▸ **QUOTED TEXT**:
⟨

Top up care home fees

TinaT

Registered User
Sep 27, 2006
7,095
Bolton
Can anyone advise me please regarding 'top up' fees for private nursing home care?

To set the scene - husband of a friend of mine has been in care in a private nursing home for a year now. Local Authority have just completed an assessment and have told the wife that she must find in excess of £200 each week as 'top up' fees. This will cause great hardship and financial worry for my friend. The £12,000which they have in a joint bank account will not last long if there is a drain of £200each week being taken out.

I think that an arrangement is possible whereby the 'top up' fee can be paid by the local authority and this money could eventually be reclaimed when the jointly owned home is sold. I cannot think where I read this or if I misunderstood and have got it all wrong.

Many thanks to anyone who might be able to clear this up for me.

⟩

▸ **DATA EXTRACT**:

⟨

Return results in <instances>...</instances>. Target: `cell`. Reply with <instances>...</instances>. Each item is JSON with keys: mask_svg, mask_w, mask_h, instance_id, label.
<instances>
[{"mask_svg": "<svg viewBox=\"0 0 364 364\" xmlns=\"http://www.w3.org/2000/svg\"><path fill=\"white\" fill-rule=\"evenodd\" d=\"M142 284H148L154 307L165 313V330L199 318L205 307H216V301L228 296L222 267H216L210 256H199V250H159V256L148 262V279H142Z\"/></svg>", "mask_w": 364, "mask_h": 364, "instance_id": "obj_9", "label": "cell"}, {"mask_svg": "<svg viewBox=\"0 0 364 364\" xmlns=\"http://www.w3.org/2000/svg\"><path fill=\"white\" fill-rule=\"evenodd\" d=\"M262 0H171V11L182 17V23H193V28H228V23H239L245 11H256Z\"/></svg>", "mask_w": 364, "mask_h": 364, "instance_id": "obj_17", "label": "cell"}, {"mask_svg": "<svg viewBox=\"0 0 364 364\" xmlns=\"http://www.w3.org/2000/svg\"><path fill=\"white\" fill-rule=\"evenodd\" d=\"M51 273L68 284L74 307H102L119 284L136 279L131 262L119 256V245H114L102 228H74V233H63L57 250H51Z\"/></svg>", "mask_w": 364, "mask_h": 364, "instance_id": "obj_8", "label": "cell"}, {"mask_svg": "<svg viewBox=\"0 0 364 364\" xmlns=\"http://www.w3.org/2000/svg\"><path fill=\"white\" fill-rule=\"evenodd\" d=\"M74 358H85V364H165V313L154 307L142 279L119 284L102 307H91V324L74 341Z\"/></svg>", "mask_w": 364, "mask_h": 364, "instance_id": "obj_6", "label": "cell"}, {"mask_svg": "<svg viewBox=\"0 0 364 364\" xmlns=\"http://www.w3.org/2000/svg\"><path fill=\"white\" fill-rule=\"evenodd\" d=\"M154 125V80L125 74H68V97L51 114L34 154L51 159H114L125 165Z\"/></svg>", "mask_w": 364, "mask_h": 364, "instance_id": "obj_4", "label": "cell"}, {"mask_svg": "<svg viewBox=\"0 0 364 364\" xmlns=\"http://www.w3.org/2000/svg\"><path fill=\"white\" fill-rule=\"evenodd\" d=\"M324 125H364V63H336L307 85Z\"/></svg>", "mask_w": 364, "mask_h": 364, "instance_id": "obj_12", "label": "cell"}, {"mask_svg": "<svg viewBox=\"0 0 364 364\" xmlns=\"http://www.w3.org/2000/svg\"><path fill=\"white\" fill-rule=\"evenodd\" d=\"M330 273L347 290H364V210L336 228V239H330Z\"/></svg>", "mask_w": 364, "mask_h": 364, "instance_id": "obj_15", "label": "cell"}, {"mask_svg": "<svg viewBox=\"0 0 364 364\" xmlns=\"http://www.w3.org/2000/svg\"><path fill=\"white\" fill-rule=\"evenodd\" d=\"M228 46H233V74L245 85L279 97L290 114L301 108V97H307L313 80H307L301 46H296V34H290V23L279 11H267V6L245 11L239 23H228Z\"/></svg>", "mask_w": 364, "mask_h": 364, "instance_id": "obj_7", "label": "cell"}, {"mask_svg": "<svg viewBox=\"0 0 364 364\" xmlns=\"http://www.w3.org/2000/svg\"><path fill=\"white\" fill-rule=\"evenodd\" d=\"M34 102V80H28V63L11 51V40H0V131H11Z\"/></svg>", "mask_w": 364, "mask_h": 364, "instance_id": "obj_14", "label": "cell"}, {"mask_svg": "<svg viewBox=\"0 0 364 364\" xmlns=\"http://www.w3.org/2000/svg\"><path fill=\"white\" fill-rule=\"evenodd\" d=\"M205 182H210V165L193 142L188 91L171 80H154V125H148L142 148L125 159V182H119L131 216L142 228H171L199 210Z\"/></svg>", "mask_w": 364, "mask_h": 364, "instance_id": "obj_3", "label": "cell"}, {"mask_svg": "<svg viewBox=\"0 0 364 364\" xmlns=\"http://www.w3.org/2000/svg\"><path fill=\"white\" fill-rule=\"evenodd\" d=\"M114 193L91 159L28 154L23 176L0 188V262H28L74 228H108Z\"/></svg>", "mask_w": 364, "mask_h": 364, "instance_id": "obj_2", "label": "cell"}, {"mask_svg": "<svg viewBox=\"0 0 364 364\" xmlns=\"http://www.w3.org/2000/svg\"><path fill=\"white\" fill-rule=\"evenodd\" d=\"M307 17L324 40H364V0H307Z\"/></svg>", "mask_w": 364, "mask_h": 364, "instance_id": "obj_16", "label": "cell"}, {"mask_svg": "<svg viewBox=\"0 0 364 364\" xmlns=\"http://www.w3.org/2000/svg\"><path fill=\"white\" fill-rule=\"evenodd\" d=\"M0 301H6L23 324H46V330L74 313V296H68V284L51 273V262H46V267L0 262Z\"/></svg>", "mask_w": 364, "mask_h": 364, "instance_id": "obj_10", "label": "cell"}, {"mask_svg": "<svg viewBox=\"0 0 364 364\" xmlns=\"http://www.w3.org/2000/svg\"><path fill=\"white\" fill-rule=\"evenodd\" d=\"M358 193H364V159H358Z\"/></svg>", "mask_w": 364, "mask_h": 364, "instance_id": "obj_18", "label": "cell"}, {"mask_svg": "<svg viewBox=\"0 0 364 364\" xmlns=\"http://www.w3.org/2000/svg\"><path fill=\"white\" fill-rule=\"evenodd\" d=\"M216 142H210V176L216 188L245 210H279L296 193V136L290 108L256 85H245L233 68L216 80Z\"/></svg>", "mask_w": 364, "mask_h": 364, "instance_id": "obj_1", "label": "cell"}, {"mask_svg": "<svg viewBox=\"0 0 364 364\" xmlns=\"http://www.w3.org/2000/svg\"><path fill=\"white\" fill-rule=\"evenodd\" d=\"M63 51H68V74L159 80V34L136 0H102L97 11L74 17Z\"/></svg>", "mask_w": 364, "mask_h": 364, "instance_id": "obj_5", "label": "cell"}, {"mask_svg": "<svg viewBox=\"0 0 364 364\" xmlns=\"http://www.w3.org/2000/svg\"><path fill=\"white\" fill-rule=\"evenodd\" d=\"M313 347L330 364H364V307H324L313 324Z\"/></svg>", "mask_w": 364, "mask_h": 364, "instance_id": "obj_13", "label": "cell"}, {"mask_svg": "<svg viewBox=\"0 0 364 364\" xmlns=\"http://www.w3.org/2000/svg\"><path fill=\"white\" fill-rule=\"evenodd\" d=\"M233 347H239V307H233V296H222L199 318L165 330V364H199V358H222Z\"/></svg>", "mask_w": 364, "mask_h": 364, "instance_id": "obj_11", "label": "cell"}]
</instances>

⟩

In the forum post on top-up care home fees, how long has the friend's husband been in the private nursing home?

▸ **ANSWER TO THIS EXERCISE**:
He has been in care there for a year.